|CSS Opacity calcuator|
| 11:43 am on May 30, 2007 (gmt 0)|
I have an element (div) with an opacity-value of 50%. I need to render an element beneath it (div with text, which need to shine through the div with the opacity value)) but it has to have a specific color after shining through. The div-element with the opacity of 50% has its own specific color, making it quite difficult to find the correct color for the underlying element :-(
So I'm looking for a program which allows me to calculate colors, taking into account the opacity-value of elements over it in and their respective color. Does something like that exists? Can I do it by hand with a certain formula?
| 11:59 am on May 30, 2007 (gmt 0)|
I don't know of anything, although I would try to find a formula to add them together, and reverse it using your known values, but it will be a maths nightmare.
I would set up the scenario in a paint program, and fiddle with the bottom layer until I got the colour I wanted.

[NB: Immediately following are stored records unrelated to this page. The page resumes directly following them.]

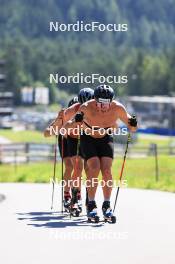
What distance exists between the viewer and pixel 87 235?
33.7 ft

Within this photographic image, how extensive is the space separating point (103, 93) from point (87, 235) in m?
2.01

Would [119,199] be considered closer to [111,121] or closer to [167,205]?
[167,205]

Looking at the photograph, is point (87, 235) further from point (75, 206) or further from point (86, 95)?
point (86, 95)

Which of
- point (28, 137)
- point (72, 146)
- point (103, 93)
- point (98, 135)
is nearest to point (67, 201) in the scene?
point (72, 146)

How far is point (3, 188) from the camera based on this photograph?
59.1 ft

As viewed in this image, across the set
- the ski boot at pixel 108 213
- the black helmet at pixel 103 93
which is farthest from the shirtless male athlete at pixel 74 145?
the ski boot at pixel 108 213

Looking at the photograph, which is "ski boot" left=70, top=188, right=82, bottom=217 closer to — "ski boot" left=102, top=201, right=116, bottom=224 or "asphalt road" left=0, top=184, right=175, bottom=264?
"asphalt road" left=0, top=184, right=175, bottom=264

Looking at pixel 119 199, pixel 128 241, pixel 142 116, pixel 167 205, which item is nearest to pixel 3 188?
pixel 119 199

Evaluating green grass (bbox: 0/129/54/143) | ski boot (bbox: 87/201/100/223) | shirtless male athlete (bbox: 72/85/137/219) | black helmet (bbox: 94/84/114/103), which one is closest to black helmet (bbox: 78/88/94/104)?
shirtless male athlete (bbox: 72/85/137/219)

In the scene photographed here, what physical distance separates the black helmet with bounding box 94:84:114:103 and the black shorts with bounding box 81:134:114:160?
53cm

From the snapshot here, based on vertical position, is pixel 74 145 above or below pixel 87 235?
above

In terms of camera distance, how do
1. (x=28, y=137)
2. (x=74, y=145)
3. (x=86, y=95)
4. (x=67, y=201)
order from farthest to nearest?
(x=28, y=137)
(x=67, y=201)
(x=74, y=145)
(x=86, y=95)

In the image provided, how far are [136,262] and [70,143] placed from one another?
439cm

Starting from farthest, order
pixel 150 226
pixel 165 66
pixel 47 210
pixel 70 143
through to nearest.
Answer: pixel 165 66 < pixel 47 210 < pixel 70 143 < pixel 150 226
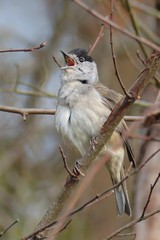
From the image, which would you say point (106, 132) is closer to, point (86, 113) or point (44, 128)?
point (86, 113)

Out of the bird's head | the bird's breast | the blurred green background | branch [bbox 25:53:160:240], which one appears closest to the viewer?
branch [bbox 25:53:160:240]

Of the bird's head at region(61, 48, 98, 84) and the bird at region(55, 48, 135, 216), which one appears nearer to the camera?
the bird at region(55, 48, 135, 216)

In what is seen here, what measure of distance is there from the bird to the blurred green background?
59 centimetres

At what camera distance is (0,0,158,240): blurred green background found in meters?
6.82

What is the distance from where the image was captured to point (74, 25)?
337 inches

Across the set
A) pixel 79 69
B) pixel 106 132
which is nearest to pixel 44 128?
pixel 79 69

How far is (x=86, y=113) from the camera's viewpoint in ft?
→ 16.0

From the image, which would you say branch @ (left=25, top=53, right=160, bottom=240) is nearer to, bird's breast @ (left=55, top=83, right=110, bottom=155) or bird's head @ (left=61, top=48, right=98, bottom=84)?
bird's breast @ (left=55, top=83, right=110, bottom=155)

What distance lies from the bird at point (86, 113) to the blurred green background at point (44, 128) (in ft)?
1.95

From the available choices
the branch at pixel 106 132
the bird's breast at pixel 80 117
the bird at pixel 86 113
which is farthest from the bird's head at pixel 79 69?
the branch at pixel 106 132

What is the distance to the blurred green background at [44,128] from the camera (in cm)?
682

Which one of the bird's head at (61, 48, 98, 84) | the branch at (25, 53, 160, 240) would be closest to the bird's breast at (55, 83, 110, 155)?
the bird's head at (61, 48, 98, 84)

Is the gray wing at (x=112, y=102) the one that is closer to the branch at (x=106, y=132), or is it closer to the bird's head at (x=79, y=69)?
the bird's head at (x=79, y=69)

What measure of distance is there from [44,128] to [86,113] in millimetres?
2579
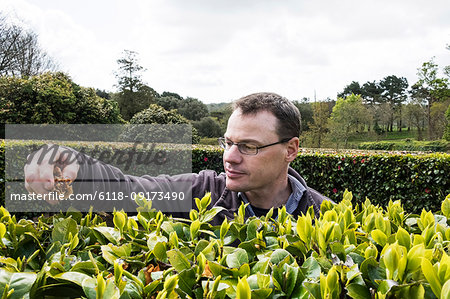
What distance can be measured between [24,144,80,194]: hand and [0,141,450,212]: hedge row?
6060 mm

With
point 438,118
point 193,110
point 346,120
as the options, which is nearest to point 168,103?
point 193,110

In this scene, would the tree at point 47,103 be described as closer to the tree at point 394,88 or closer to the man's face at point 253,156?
the man's face at point 253,156

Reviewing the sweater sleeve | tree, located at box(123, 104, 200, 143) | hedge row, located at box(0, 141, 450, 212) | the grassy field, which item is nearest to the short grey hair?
the sweater sleeve

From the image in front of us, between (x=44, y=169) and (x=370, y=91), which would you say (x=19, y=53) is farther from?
(x=370, y=91)

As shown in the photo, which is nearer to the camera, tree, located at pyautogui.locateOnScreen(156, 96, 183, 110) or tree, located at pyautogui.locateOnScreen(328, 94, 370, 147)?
tree, located at pyautogui.locateOnScreen(328, 94, 370, 147)

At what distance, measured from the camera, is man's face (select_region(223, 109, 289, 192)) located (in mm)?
2455

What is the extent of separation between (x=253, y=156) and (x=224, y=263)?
1522 mm

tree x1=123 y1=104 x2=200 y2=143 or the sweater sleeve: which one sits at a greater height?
tree x1=123 y1=104 x2=200 y2=143

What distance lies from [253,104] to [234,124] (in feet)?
0.62

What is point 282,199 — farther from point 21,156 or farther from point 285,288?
point 21,156

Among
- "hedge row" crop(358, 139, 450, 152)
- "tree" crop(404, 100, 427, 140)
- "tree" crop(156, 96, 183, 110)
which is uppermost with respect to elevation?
"tree" crop(156, 96, 183, 110)

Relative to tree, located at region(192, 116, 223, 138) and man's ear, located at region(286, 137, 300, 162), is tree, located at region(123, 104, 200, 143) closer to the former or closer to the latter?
man's ear, located at region(286, 137, 300, 162)

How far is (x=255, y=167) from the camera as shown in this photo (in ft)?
8.24

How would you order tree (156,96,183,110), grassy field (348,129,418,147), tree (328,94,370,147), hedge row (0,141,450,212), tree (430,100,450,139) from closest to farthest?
hedge row (0,141,450,212) < tree (328,94,370,147) < tree (430,100,450,139) < tree (156,96,183,110) < grassy field (348,129,418,147)
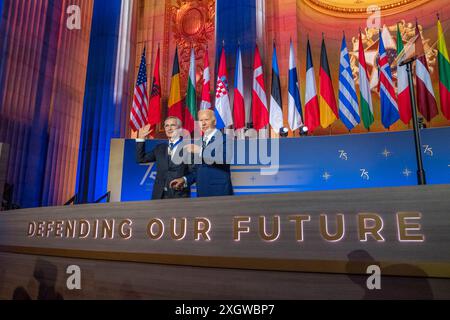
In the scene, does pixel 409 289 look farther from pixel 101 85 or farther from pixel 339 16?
pixel 339 16


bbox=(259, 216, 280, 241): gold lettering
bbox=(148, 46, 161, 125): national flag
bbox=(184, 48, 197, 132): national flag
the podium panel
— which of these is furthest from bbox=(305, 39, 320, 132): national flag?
bbox=(259, 216, 280, 241): gold lettering

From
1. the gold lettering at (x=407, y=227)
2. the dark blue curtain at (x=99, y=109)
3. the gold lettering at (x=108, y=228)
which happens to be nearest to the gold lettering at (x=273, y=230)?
the gold lettering at (x=407, y=227)

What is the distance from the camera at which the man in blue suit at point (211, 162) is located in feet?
10.8

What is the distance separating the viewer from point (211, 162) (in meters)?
3.35

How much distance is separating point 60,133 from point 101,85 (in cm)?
180

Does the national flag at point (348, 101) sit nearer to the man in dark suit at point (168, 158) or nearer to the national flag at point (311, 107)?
the national flag at point (311, 107)

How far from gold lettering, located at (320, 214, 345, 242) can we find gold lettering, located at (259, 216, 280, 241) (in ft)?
0.71

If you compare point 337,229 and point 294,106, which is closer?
point 337,229

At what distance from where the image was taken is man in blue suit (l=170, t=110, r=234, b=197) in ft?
10.8

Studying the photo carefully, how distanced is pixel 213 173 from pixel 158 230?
1.43m

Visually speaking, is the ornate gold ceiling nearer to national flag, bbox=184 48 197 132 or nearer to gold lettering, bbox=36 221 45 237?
national flag, bbox=184 48 197 132

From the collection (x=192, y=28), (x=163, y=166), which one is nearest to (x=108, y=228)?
(x=163, y=166)

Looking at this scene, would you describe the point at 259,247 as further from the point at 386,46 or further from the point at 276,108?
the point at 386,46
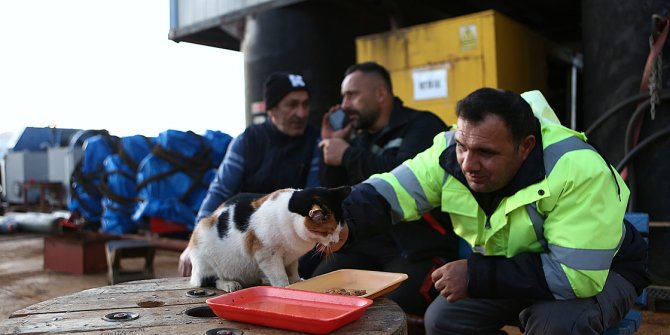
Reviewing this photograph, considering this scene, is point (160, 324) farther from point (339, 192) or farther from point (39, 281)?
point (39, 281)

Alternatively, can't you just add the text on top? Make 3 layers, background (or rest of page), then your overlay, then your text?
| 12:25 pm on May 30, 2007 (gmt 0)|
Fiddling in a paint program is a lot of work. I tried that for one easy colour, but it took me a hundred tries or more to get an exact color match.
Using different layers is not really an option. Both elements will contain text eventually, they need to be in a very specific order, must be easily adjustable for different environments (e.g. screen, print, text-only) and be of minimal html (SEO consideration). Normally I would have fallen back to use different layers to get the effects, but that isn't an option.
Plus, I like the challenge. I know it can be done, it is the best way to do it and I probably want to use it more in the future.
| 12:54 pm on May 30, 2007 (gmt 0)|
I haven't tested this thoroughly (only in grayscale for easiness), but I've always liked algebra.
When you combine one color with half of another, you get half of each, or in other words, an average of the two. I think.
So let's name your three colors:
e for the end color you want (regebe = red, green, blue)
t for the top color (rtgtbt)
u for the under color (rugubu)
regebe = (rtgtbt + rugubu) / 2
The end color is the average of the top and under colors.
You want to know the under color, so solve for that:
rugubu = 2*regebe - rtgtbt
To make that useful, you'll need to break it down for each part:
ru = 2*re - rt
and so on.
To get straight HTML values, use the HEX mode on your scientific calculator, or you can convert them to decimal and then switch it back. It works for grayscale, so I hope it works for colors too!
| 3:08 pm on May 30, 2007 (gmt 0)|
ok, so say the top is 25% opaque, would this be true? regebe = ( rtgtbt *0.25) + ( rugubu *0.75)
| 3:10 pm on May 30, 2007 (gmt 0)|
Should be! You end up seeing 25% of the top color, and 75% of the bottom, so the end should be calculated just like that.
| 11:45 am on May 31, 2007 (gmt 0)|
So to reverse it (trying to make the forumla a bit more generic) you'd have rugubu = (regebe *numberoflayers) -(rtgtbt *0.25) -(otherlayer *itsopacity)
I hear a lot about the 'alpha' of a colour, do you know what that relates to?
| 12:51 pm on May 31, 2007 (gmt 0)|
Alpha refers to the degree of translucency of a colour, from completely opaque to completely transparent. CSS3 introduces the rgba() colour notation which will let you specify your colours to have a degree of translucency, which will make the tiling of transparent PNGs for background translucency a thing of the past. And will allow you to do neat things like translucent borders as well.
[edited by: Robin_reala at 12:53 pm (utc) on May 31, 2007]
| 1:32 pm on May 31, 2007 (gmt 0)|
I think the generic formula would be more like this:
regebe = (r1g1b1 * a1) + (r2g2b2 * a2) + ... + (rngnbn * an)
where n is the number of layers, and the 'a' alpha values as explained above are the percent that you see in the final result (as in 75% or 0.75), which gets more complicated with more than one layer. The total should never be more than 100%. I think that would take another formula.
To solve for r1g1b1, you end up with:
r1g1b1 = (regebe - (r2g2b2 * a2) - ... - (rngnbn * an)) / a1
In my first example I kind of did it backwards, because I wrote it as "*2", but really you're dividing by ".5". Same thing in the end, but to put it correctly, it should be:
regebe = (rtgtbt*.5) + (rugubu*.5)
rugubu = (regebe - (rtgtbt * .5)) / .5
Again, only tested with one very simple example, so insert disclaimers here.